Consider the Treaty of Fort Laramie (1868): What were the issues of contention and where did communication fail?
The Treaty of Fort Laramie of 1868, which ended Red Cloud's War, ceded much of the western part of South Dakota, including the Black Hills, to the Lakota Sioux and Northern Cheyenne. The issues involved in the treaty were that the Black Hills were considered sacred to the Sioux, and they became part of the Great Sioux Reservation. Whites were not allowed to trespass on these lands.Hunting grounds were also granted to Native Americans in South Dakota, Wyoming, and Montana. The treaty also provided money to Native Americans who chose to farm, and it stipulated that children would attend English-language schools.

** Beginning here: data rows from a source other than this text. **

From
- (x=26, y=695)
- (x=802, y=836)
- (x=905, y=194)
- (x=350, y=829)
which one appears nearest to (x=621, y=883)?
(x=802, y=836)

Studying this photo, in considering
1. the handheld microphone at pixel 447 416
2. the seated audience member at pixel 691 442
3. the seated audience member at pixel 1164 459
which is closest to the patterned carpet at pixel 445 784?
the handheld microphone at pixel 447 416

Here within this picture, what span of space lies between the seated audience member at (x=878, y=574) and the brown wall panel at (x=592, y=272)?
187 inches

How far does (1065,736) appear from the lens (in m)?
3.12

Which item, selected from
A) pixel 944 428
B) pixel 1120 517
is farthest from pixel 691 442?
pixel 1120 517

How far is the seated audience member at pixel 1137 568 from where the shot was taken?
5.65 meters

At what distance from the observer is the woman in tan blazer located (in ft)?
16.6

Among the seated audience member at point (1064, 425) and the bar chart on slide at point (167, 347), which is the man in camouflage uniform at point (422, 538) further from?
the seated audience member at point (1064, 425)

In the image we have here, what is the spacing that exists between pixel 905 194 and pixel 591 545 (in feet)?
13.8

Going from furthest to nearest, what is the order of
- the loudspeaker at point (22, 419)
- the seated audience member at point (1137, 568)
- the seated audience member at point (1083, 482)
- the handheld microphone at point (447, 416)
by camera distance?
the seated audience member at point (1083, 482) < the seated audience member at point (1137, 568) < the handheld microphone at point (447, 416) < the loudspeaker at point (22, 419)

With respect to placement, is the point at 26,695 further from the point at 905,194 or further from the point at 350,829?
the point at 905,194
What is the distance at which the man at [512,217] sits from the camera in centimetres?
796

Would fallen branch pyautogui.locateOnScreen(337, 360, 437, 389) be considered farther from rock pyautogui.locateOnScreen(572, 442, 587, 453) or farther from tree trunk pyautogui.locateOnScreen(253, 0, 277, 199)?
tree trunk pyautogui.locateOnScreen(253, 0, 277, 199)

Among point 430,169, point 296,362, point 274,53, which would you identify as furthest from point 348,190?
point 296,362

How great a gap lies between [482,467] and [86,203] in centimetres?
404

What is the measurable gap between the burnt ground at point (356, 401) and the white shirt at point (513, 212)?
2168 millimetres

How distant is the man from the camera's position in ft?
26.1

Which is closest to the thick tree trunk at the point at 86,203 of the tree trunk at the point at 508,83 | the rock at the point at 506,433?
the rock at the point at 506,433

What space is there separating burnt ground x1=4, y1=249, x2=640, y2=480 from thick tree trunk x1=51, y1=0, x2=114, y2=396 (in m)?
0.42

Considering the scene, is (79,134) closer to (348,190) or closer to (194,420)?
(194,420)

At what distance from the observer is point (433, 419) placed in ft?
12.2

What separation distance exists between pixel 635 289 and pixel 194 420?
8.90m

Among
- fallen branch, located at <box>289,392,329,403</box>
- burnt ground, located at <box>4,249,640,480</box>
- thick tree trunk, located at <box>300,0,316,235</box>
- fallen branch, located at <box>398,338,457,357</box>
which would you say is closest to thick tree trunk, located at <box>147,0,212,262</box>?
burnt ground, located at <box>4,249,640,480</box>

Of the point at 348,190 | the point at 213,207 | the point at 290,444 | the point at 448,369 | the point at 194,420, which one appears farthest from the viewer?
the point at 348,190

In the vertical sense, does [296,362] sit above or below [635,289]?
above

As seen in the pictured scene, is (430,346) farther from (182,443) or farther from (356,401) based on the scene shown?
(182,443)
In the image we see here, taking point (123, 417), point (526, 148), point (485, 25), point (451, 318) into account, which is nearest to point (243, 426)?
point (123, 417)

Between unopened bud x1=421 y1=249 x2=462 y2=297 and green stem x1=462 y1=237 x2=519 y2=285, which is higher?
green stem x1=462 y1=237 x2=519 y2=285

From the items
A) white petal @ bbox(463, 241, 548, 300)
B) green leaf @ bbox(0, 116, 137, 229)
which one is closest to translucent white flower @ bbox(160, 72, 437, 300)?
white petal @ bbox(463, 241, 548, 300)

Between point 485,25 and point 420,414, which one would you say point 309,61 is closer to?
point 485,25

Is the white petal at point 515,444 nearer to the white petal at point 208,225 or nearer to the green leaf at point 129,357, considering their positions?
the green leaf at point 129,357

The communication between whites and the Sioux and Cheyenne broke down over time. In 1874, General Custer led miners into the Black Hills as part of an expedition, and eventually, gold was discovered in the area. The government could not keep miners out of the area, and the Sioux and Cheyenne did not want to return their lands to the United States government. A series of battles, referred to as the Black Hills War or Great Sioux War of 1876, followed. The most famous battle was the Battle of Little Bighorn, in which Custer's 7th Cavalry was wiped out by Native Americans in 1876. The U.S. government annexed the land in 1877, and the Sioux are still involved in a court battle with the U.S. government over the land.